Wij Willem-Alexander, bij de gratie Gods, Koning der Nederlanden, Prins van Oranje-Nassau,
enz. enz. enz.
Op de voordracht van Onze Minister van Veiligheid en Justitie van 7 juli 2014, nr: 536118;
Gelet op de artikelen 257b, 257d, vierde lid, en 572, tweede lid, van het Wetboek
van Strafvordering, de artikelen 22e, 22k, 74, vijfde lid, en 77ff, vierde lid, van
het Wetboek van Strafrecht, de artikelen 5g, eerste lid, en 54 van de Wet rechtspositie
rechterlijke ambtenaren en artikel V van de Wet van 19 juni 2014 tot wijziging van
de Wet op de rechterlijke organisatie en enige andere wetten in verband met de wettelijke
regeling van de centrale verwerking openbaar ministerie (Stb. 2014, 225);
De Afdeling advisering van de Raad van State gehoord (advies van 16 juli 2014, nummer
W03.14.0232/II);
Gezien het nader rapport van Onze Minister van Veiligheid en Justitie van 3 september
2014, nr.552393;
Hebben goedgevonden en verstaan:
ARTIKEL I
In het Besluit OM-afdoening wordt in artikel 1.1, onderdeel d, «of het functioneel parket;» vervangen door: , het
functioneel parket of het parket centrale verwerking openbaar ministerie;.
ARTIKEL II
In artikel 2h, eerste lid, onderdeel a, onder 3°, van het Besluit rechtspositie rechterlijke ambtenaren wordt «of het parket-generaal,» vervangen door: , het parket centrale verwerking
openbaar ministerie of het parket-generaal,.
ARTIKEL III
In artikel 1, onderdeel a, van het Kostuum- en titulatuurbesluit rechterlijke organisatie wordt «of het parket-generaal:» vervangen door: , het parket centrale verwerking
openbaar ministerie of het parket-generaal:.
ARTIKEL IV
De Wet van 19 juni 2014 tot wijziging van de Wet op de rechterlijke organisatie en
enige andere wetten in verband met de wettelijke regeling van de centrale verwerking
openbaar ministerie (Stb. 2014, 225) alsmede dit besluit treden in werking met ingang van 1 januari 2015.
Wassenaar, 8 september 2014
Willem-Alexander
De Minister van Veiligheid en Justitie,
I.W. Opstelten
Uitgegeven de zestiende september 2014
De Minister van Veiligheid en Justitie, I.W. Opstelten
NOTA VAN TOELICHTING
Met de wet tot Wijziging van de Wet op de rechterlijke organisatie en enige andere
wetten in verband met de wettelijke regeling van de centrale verwerking openbaar ministerie
is het parket centrale verwerking openbaar ministerie (hierna: de CVOM) als afzonderlijk
onderdeel van het openbaar ministerie opgenomen in artikel 137b van de Wet op de rechterlijke
organisatie. De met dit besluit geregelde wijzigingen van het Besluit OM-afdoening,
het Besluit rechtspositie rechterlijke ambtenaren en het Kostuum- en titulatuurbesluit
rechterlijke organisatie houden verband met deze wettelijke positionering van de CVOM.
Voor de achtergronden van de wettelijke positionering van de CVOM wordt verwezen naar
de memorie van toelichting bij bovengenoemde wet (Kamerstukken II 2013–2014, 33 850, nr. 3).

### [WAT WORDT GEVRAAGD]
Schrijf woordelijk over uit het besluit, beginnend bij "Voor de achtergronden" en eindigend bij "850, nr. 3).". De items hieronder komen uit een andere bron dan het besluit.

### [AANGELEVERD MATERIAAL]
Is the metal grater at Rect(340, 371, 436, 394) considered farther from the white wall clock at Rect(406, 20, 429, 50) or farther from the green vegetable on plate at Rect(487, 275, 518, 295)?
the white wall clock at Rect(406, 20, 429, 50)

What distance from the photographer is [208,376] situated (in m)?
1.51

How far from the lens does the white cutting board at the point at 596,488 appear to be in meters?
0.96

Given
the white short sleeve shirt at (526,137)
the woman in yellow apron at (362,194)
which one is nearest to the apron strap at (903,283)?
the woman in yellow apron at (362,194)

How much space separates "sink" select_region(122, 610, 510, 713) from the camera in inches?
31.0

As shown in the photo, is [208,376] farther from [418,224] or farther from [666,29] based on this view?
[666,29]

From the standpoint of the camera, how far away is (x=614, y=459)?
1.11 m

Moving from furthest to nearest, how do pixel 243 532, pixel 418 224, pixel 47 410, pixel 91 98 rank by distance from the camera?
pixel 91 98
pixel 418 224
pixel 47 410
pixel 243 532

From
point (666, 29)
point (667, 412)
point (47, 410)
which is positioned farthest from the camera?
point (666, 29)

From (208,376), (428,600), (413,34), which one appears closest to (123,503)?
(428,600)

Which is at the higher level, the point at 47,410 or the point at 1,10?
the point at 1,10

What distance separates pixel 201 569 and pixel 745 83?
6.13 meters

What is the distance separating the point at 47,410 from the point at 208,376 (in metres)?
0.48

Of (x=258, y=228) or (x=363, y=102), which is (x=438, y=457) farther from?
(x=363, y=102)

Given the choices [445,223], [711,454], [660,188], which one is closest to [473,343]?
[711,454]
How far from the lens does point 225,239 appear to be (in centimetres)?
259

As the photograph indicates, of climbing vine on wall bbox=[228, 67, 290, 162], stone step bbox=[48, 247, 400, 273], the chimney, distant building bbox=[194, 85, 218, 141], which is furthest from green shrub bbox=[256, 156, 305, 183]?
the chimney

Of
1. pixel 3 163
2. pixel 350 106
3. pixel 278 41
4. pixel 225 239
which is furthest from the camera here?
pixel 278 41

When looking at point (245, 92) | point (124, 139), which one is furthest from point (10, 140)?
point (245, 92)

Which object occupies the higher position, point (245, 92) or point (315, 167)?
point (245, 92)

### [ANTWOORD]
Voor de achtergronden van de wettelijke positionering van de CVOM wordt verwezen naar
de memorie van toelichting bij bovengenoemde wet (Kamerstukken II 2013–2014, 33 850, nr. 3).